2007 American romantic television film

Montana Sky is a 2007 American television film directed by Mike Robe and starring Ashley Williams, John Corbett, and Charlotte Ross. Based on the 1996 Nora Roberts novel of the same name, the film is about a wealthy stock dealer who bequeaths his Montana farm to his three daughters, provided they live on the ranch together for at least one year. Montana Sky is part of the Nora Roberts 2007 movie collection, which also includes Angels Fall, Blue Smoke, and Carolina Moon. The movie debuted on February 5, 2007 on Lifetime.

==Plot==
Half-sisters Willa, Tess, and Lily Mercy are left their wealthy father's multimillion-dollar estate, including his Montana ranch, after his death. The only stipulation is that the women will have to live with each other for a year.

Having never previously met, the three sisters, who have very different personalities, agree to the strange situation, despite having reservations about their forced family reunion.
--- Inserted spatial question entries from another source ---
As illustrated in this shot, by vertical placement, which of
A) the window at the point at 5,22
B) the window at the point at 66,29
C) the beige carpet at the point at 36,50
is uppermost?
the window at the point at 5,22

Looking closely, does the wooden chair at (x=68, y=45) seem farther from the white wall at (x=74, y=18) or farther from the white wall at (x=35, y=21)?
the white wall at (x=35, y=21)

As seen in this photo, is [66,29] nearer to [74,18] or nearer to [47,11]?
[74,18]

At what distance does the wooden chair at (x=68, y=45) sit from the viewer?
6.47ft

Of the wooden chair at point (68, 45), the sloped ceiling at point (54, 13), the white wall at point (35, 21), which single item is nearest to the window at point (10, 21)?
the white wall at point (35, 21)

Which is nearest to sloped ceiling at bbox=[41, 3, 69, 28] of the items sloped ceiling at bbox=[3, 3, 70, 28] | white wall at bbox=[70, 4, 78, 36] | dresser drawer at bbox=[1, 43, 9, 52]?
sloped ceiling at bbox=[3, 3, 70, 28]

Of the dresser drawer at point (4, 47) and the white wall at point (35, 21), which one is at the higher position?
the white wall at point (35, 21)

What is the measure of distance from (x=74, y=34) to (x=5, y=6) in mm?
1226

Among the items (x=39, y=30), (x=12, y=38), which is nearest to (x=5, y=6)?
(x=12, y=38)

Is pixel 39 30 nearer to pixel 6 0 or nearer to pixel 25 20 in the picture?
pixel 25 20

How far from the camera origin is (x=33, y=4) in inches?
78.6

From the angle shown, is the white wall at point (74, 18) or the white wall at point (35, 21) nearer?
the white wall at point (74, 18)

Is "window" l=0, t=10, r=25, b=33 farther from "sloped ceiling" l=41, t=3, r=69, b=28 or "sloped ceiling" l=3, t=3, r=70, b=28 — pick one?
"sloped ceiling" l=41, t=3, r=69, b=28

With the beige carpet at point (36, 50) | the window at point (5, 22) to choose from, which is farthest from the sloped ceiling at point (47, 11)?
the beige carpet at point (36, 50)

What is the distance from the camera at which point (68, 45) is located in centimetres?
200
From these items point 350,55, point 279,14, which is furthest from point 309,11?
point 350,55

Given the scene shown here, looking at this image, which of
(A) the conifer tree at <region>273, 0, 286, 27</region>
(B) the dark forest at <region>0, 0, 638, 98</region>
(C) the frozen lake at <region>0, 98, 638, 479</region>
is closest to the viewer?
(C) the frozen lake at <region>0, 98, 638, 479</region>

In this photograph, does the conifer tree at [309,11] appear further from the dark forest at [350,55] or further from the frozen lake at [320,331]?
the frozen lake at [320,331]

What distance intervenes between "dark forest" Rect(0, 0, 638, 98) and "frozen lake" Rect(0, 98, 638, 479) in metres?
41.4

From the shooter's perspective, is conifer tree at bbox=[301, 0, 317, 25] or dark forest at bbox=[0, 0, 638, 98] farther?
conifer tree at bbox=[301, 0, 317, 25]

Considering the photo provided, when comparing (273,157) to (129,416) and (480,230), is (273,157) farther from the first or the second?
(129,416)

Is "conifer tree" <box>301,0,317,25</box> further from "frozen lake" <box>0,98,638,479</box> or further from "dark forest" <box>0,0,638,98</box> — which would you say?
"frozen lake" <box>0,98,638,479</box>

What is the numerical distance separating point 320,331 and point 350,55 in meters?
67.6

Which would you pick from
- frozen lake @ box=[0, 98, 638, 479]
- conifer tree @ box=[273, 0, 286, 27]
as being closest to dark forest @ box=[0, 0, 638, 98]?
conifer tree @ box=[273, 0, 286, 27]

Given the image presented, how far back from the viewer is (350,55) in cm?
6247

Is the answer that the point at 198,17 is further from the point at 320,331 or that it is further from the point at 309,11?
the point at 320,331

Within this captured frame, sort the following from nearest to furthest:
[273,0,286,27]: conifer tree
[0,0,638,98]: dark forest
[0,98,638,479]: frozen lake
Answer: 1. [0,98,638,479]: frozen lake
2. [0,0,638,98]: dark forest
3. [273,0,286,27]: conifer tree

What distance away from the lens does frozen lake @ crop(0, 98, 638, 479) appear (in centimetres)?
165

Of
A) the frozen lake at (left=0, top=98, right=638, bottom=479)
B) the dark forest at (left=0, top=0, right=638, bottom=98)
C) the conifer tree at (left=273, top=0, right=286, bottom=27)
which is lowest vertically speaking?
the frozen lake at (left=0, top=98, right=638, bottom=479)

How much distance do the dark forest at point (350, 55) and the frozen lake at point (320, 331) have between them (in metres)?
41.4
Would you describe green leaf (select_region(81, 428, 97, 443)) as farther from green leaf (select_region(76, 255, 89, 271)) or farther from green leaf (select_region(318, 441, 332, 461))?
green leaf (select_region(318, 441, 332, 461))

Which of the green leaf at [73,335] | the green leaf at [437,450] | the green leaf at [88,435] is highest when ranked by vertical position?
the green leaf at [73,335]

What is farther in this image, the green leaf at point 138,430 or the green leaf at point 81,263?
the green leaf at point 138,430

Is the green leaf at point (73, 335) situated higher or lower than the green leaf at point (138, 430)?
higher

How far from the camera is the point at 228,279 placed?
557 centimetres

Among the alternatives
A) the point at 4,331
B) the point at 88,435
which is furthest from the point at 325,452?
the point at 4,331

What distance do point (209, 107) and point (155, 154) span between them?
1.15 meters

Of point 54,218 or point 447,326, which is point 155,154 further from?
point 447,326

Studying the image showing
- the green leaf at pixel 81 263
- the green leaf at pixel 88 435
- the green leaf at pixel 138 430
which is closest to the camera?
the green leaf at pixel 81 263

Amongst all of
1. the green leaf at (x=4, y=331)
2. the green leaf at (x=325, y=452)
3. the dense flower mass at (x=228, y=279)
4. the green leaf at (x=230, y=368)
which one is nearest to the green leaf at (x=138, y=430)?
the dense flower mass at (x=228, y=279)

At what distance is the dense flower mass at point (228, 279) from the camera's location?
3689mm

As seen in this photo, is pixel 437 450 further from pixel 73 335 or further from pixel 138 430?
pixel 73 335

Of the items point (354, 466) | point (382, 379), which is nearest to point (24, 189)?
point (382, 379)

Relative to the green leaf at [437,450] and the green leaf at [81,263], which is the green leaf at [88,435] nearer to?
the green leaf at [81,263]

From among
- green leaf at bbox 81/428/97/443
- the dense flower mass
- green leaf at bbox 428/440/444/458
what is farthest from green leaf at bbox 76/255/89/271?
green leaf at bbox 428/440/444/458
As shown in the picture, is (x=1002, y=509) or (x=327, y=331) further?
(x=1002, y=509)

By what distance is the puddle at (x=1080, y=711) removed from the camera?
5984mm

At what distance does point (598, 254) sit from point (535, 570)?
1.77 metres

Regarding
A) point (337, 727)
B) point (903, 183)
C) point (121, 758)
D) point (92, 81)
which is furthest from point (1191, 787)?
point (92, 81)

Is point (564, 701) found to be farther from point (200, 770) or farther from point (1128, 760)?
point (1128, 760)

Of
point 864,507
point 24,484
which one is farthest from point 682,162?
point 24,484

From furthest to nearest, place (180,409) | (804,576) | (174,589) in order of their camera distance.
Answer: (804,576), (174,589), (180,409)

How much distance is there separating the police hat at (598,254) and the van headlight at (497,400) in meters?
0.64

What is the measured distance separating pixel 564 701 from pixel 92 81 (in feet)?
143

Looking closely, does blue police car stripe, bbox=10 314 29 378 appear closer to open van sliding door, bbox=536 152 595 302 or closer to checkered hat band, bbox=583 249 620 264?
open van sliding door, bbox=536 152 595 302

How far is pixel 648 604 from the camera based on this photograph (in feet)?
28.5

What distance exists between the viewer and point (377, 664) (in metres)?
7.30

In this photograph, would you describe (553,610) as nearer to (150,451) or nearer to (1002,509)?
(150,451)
The biggest problem, however, is the discovery of a saboteur in their midst.

When their father died, he left some bitter enemies behind that wanted to see his daughters fail. In order to get what is rightfully theirs, the three siblings needed to work harder than ever before to clean up the mess their father left behind.

During their trial, all three find love, and realize that maybe their situation wasn't such a bad thing after all.

==Cast==
- Ashley Williams as Willa Mercy
- John Corbett as Ben McKinnon
- Charlotte Ross as Tess Mercy
- Diane Ladd as Bess
- Laura Mennell as Lily Mercy
- Nathaniel Arcand as Adam Wolfchild
- Aaron Pearl as Nate Torrence
- Tom Carey as Jim
- Scott Heindl as Jesse Carne
- James Baker as Ham
- Donovan Workun as Pickles
- Stephen Hair as Ken Campbell
- James D. Hopkin as Preacher
- Heather Lea MacCallum as Coroner
- James Dugan as Vet

==Production==
The film was executive produced by Stephanie Germain and Peter Guber, who also executive produced seven other Nora Roberts films for Lifetime in 2007 and 2009. Though set in Montana, the film was actually shot in the provinces of Alberta and British Columbia, Canada.